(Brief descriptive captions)
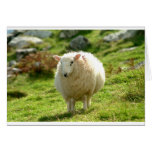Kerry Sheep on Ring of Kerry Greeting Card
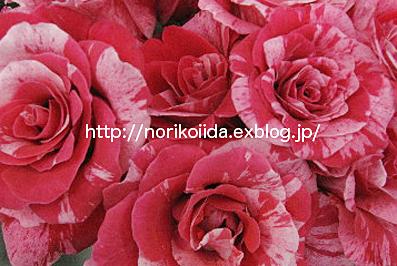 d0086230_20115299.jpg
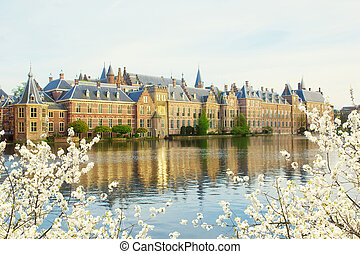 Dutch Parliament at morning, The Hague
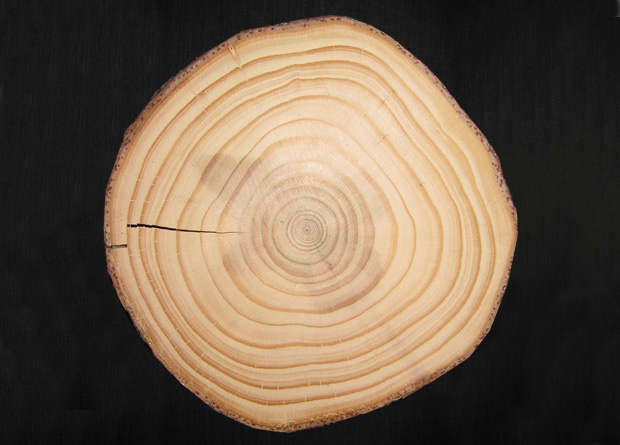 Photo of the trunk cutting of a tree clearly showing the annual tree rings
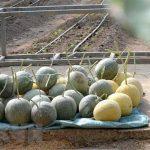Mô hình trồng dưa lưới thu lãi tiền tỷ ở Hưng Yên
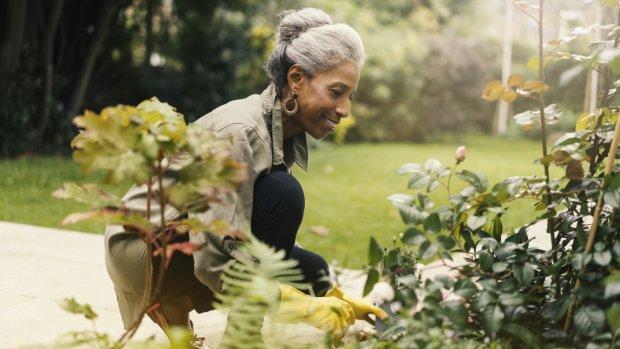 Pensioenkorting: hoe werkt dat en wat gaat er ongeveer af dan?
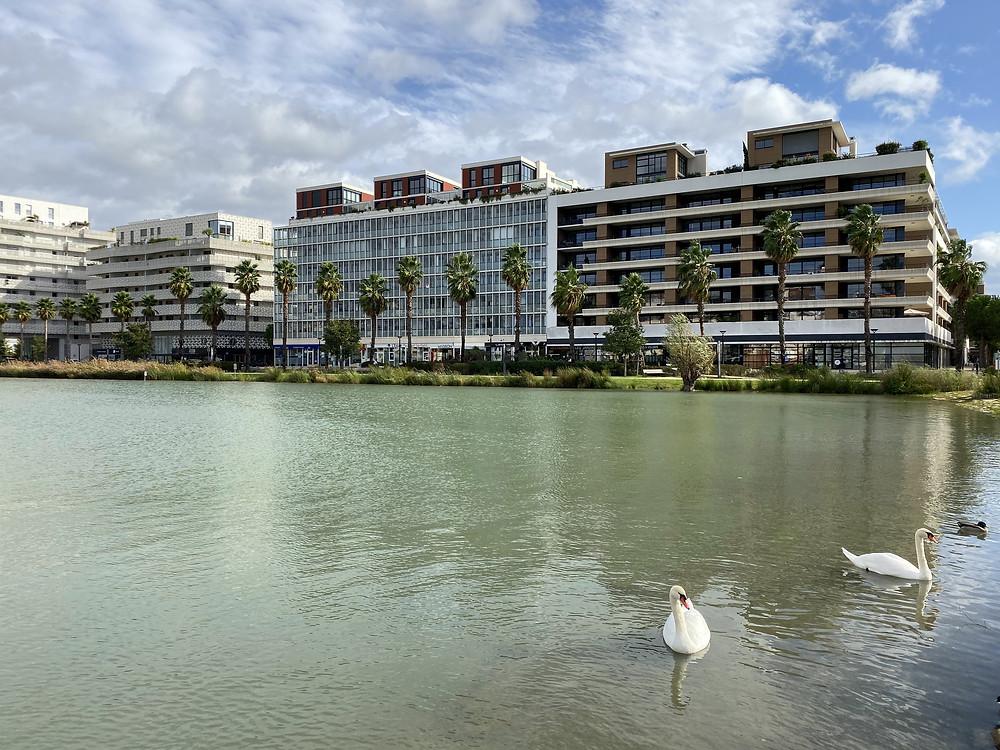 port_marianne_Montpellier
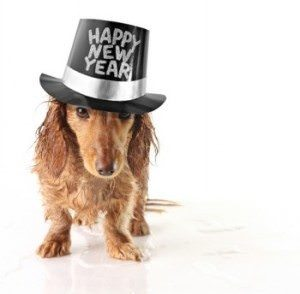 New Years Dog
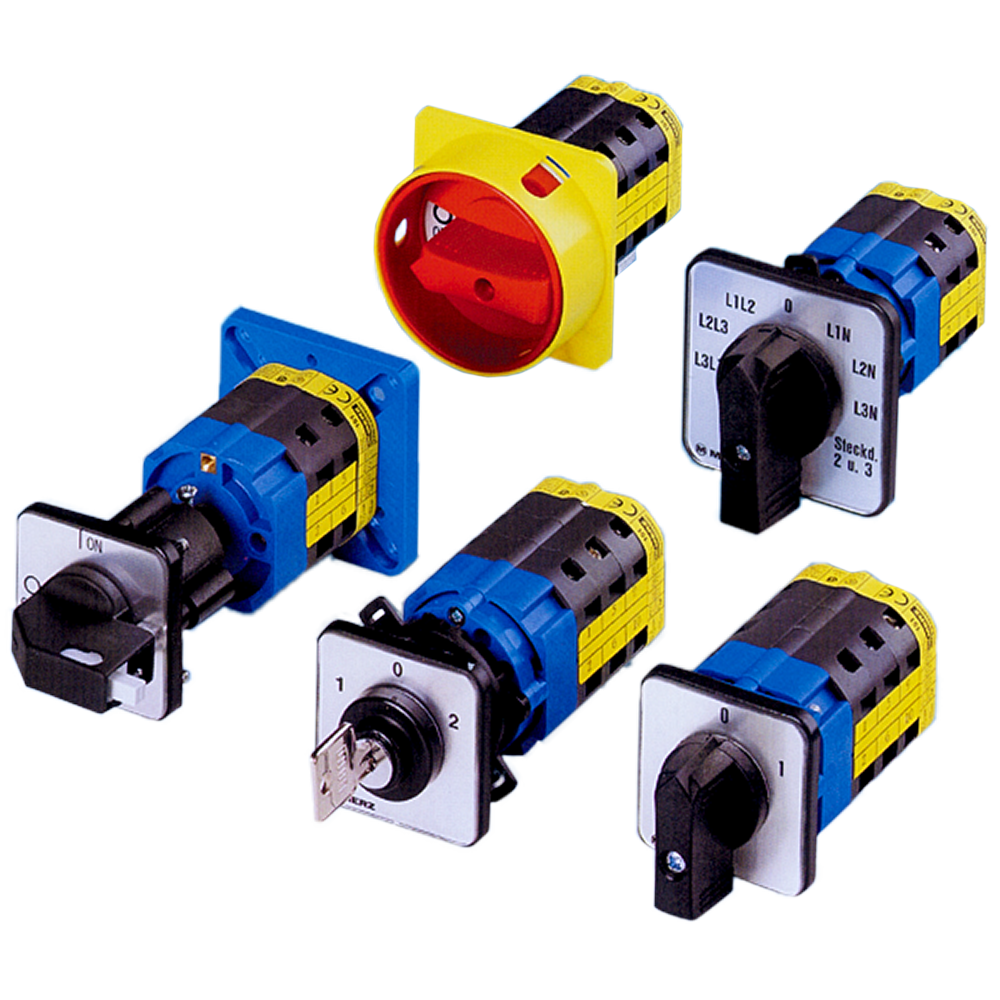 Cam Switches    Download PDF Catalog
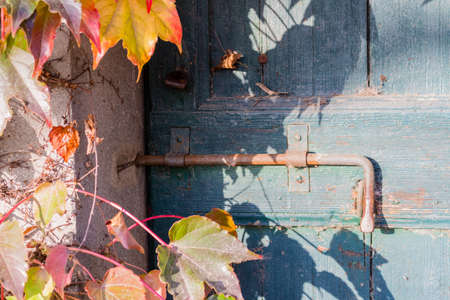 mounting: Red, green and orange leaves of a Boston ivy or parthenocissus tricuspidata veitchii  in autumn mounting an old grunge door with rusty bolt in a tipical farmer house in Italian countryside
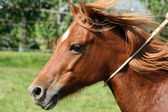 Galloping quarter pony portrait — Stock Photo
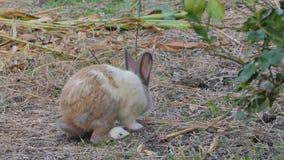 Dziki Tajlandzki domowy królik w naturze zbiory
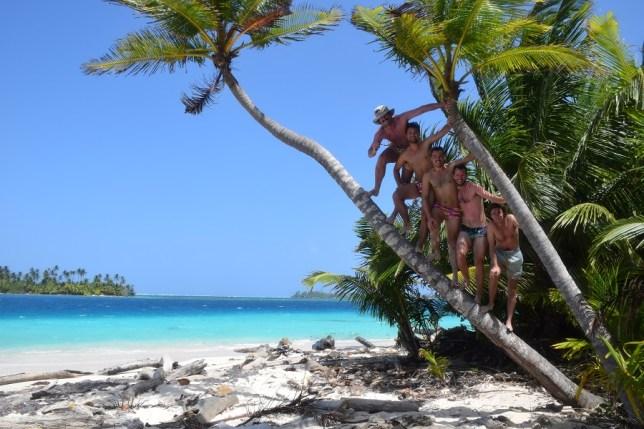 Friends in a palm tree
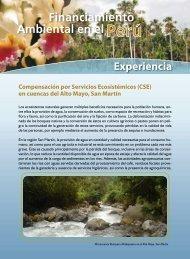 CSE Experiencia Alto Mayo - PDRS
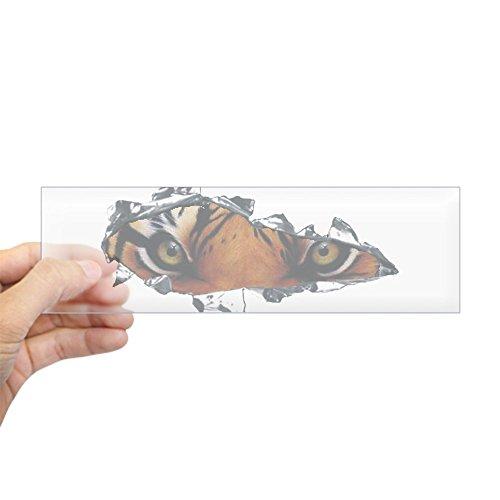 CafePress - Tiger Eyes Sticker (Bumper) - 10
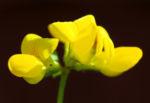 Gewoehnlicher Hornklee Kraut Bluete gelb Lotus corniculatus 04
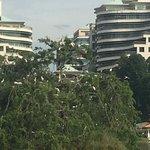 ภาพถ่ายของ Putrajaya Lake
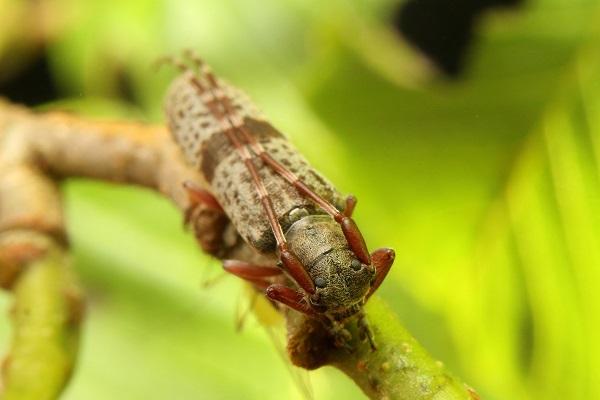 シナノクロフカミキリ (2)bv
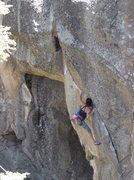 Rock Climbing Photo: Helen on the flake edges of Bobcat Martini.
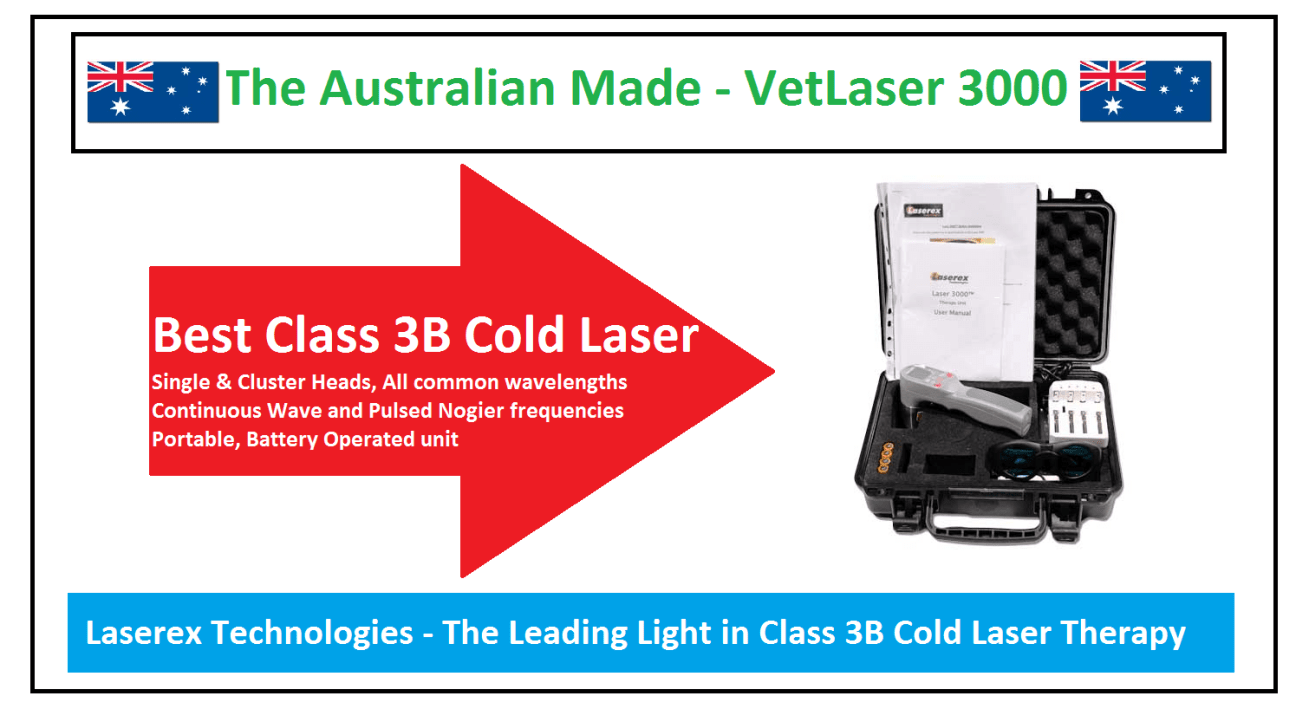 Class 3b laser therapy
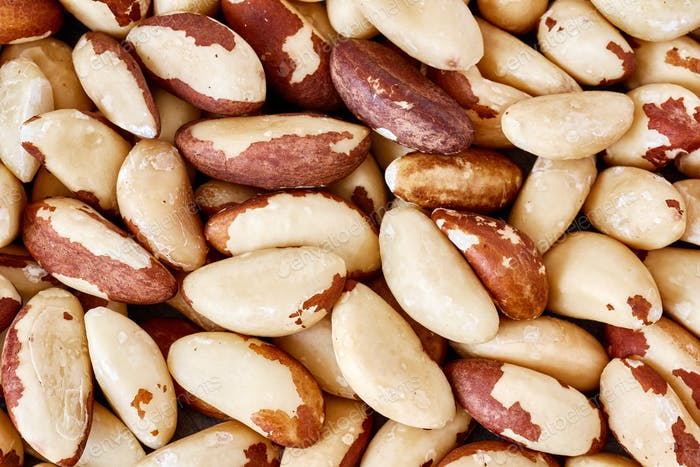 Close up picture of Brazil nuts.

▸ TASK BRIEF
Each record should be written out exactly, and each image should be omitted.

▸ RESPONSE TO THIS TASK
Kerry Sheep on Ring of Kerry Greeting Card
 d0086230_20115299.jpg
 Dutch Parliament at morning, The Hague
 Photo of the trunk cutting of a tree clearly showing the annual tree rings
Mô hình trồng dưa lưới thu lãi tiền tỷ ở Hưng Yên
 Pensioenkorting: hoe werkt dat en wat gaat er ongeveer af dan?
 port_marianne_Montpellier
 New Years Dog
 Cam Switches    Download PDF Catalog
 mounting: Red, green and orange leaves of a Boston ivy or parthenocissus tricuspidata veitchii  in autumn mounting an old grunge door with rusty bolt in a tipical farmer house in Italian countryside
 Galloping quarter pony portrait — Stock Photo
 Dziki Tajlandzki domowy królik w naturze zbiory
 Friends in a palm tree
 CSE Experiencia Alto Mayo - PDRS
 CafePress - Tiger Eyes Sticker (Bumper) - 10
 Gewoehnlicher Hornklee Kraut Bluete gelb Lotus corniculatus 04
 ภาพถ่ายของ Putrajaya Lake
 シナノクロフカミキリ (2)bv
 Rock Climbing Photo: Helen on the flake edges of Bobcat Martini.
 Class 3b laser therapy
 Close up picture of Brazil nuts.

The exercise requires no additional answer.